Jill Patterson, University of Manitoba / Children’s Hospital Research Institute of Manitoba
Jill Patterson is a Research Coordinator for Metabolic Disorders Clinical Trials Research Team in conjunction with the Program in Genetics and Metabolism (Winnipeg Regional Health Authority), the Children’s Hospital Research Institute of Manitoba and the University of Manitoba in Winnipeg, Manitoba. She has graduated with a M.A. in Sociology from the University of Manitoba, with a research background in both qualitative and quantitative research methods. Jill is the Winnipeg site coordinator for the Canadian Fabry Disease Initiative (CFDI). She works with the site investigators Dr. Cheryl Rockman-Greenberg Dr. Aziz Mhanni and Dr. Patrick Frosk. The CFDI study is a longitudinal research study examining the effectiveness of different enzyme replacement therapy drugs in treating Fabry disease, as well as examining disease progression in Fabry patients who are not receiving enzyme replacement therapy. She has been asked to represent the Winnipeg site at this Fabry symposium presenting on two unique pediatric patients in the CFDI study who have developed high levels of antibodies to the enzyme replacement therapy drug.
Asuri N. Prasad, University of Western Ontario
Asuri Narayan Prasad, MBBS, MD, FRCPC, FRCPE is a Professor in Pediatrics and Clinical Neurosciences at the Schulich School of Medicine and Dentistry at the University of Western Ontario, London, Ontario Canada. He is currently in full time practice as an academic pediatric neurologist on Staff at Children’s Hospital, London Health Sciences Centre. He is also appointed as an Associate Scientist at Child Health Research Institute (CHRI) affiliated with the Children’s Hospital. His research interests focus on pediatric epilepsy, the interface between genetics, metabolism and neurological disorders in childhood. He serves as a pediatric neurologist in the Neurometabolic (multidisciplinary) service at the Children’s Hospital in London since 2005. He has numerous peer reviewed publications and abstracts to his credit in high impact journals including; “Epilepsia”, “Brain”, “Neurology”, Journal of Child Neurology”, “Molecular Genetics and Metabolism” and the “Canadian Journal of Neurological Sciences”. He has served as President of the Canadian Association of Child Neurology (2013-2015) and is a member of the Board of Directors of the Canadian Neurosciences Federation. He has served on national and international academic societies (Canadian Neurosciences Federation, American Epilepsy Society) and provincial task force on genetic testing in epilepsy. He is committed to improving the lives of children with epilepsy and neurological disorders and their families.

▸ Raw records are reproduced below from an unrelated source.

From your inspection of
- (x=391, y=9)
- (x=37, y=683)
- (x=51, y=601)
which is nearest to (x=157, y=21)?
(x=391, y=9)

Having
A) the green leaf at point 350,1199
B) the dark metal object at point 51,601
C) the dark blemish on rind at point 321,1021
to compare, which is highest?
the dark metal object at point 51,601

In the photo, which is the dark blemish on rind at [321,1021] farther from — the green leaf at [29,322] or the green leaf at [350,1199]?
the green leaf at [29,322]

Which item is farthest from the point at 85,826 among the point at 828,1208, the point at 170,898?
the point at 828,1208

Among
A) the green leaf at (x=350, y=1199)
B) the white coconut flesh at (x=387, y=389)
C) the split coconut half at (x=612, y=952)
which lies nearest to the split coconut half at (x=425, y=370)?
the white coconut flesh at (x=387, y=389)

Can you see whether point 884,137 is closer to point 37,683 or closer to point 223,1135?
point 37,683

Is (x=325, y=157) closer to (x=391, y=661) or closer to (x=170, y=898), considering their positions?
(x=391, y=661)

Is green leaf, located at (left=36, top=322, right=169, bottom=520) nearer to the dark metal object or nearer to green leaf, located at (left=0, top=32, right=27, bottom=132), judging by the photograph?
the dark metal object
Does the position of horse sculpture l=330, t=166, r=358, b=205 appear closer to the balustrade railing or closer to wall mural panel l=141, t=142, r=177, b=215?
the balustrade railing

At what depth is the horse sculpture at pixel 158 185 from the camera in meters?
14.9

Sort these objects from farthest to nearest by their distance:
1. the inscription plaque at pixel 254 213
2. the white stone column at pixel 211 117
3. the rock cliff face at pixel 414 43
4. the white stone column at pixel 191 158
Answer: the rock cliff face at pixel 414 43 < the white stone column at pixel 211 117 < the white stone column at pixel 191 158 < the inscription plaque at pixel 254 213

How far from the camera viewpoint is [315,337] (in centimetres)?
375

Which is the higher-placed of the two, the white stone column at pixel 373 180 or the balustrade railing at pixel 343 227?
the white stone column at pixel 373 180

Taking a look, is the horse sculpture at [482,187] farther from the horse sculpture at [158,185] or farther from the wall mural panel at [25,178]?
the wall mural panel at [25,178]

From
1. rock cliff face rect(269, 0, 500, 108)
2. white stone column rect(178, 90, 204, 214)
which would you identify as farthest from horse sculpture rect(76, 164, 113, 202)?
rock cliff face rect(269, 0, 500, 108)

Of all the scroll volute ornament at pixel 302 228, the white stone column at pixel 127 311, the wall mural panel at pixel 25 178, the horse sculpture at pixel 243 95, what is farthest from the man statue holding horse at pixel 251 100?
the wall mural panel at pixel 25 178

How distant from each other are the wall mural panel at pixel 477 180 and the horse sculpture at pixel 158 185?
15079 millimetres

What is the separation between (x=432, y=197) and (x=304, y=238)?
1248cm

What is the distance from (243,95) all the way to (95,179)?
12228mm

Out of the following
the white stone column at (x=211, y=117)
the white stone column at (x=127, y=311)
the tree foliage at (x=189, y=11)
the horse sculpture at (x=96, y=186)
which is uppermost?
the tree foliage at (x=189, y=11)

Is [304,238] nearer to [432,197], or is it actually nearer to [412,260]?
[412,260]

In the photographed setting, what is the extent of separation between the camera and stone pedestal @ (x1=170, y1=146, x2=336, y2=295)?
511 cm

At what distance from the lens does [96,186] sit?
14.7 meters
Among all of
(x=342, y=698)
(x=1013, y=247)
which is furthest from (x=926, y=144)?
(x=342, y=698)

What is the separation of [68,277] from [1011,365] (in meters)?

Tony Rupar, Western University
Tony Rupar is the Director of the Biochemical Genetics Diagnostic Laboratory at the London Health Sciences Centre and Professor in the Department of Pathology and Laboratory Medicine, Western University, London ON. He has two main areas of research interests: gene therapy in the pre-clinical treatment of metachromatic leukodystrophy and the diagnosis of genetic diseases and the provision of genetic health care to Amish and Mennonite populations. Tony has also been active on advisory committees to the Ontario Ministry of Health and Long Term Care on the provincial newborn screening program. Tony completed his undergraduate and doctoral studies in biochemistry at Western University, a post-doctoral fellowship in pharmacology at the University of Cambridge and a fellowship in Biochemical Genetics in the Canadian College of Medical Geneticists. Tony is likely the longest serving Chairman of the Garrod Association.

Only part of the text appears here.